## EXERCISE INPUTS:
•••••
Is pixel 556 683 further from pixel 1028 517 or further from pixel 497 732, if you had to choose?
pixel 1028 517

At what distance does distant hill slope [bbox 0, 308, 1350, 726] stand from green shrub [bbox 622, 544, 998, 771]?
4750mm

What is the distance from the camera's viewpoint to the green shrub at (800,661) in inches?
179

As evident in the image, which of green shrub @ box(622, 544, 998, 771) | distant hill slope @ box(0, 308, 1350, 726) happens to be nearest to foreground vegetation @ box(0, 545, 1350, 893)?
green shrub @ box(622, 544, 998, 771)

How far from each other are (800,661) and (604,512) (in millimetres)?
•••••
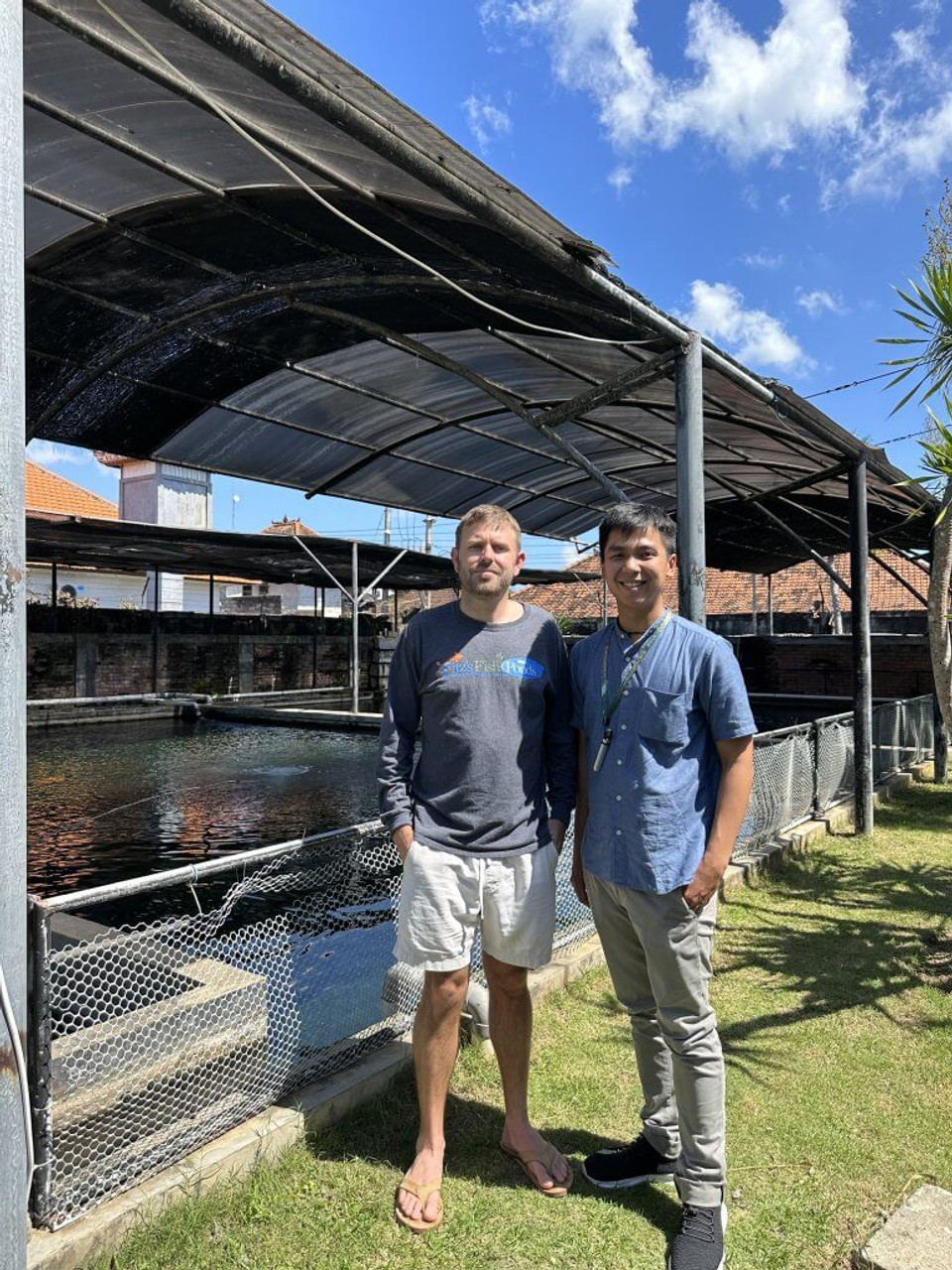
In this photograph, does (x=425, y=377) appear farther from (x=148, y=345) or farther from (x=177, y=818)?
•••••
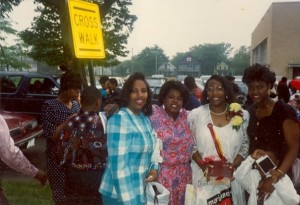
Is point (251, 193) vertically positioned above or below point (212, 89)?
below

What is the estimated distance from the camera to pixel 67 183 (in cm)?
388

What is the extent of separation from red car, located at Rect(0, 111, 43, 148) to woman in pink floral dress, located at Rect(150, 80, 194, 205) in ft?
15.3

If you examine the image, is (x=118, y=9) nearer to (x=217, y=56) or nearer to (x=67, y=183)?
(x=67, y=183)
•••••
Please find each line in the items above that contains the word "pixel" and copy those lines out in full.

Is pixel 556 683 further from pixel 1028 517 or further from pixel 497 732, if you had to choose?
pixel 1028 517
What is the estimated distance from the camera to pixel 67 183 (in cm)?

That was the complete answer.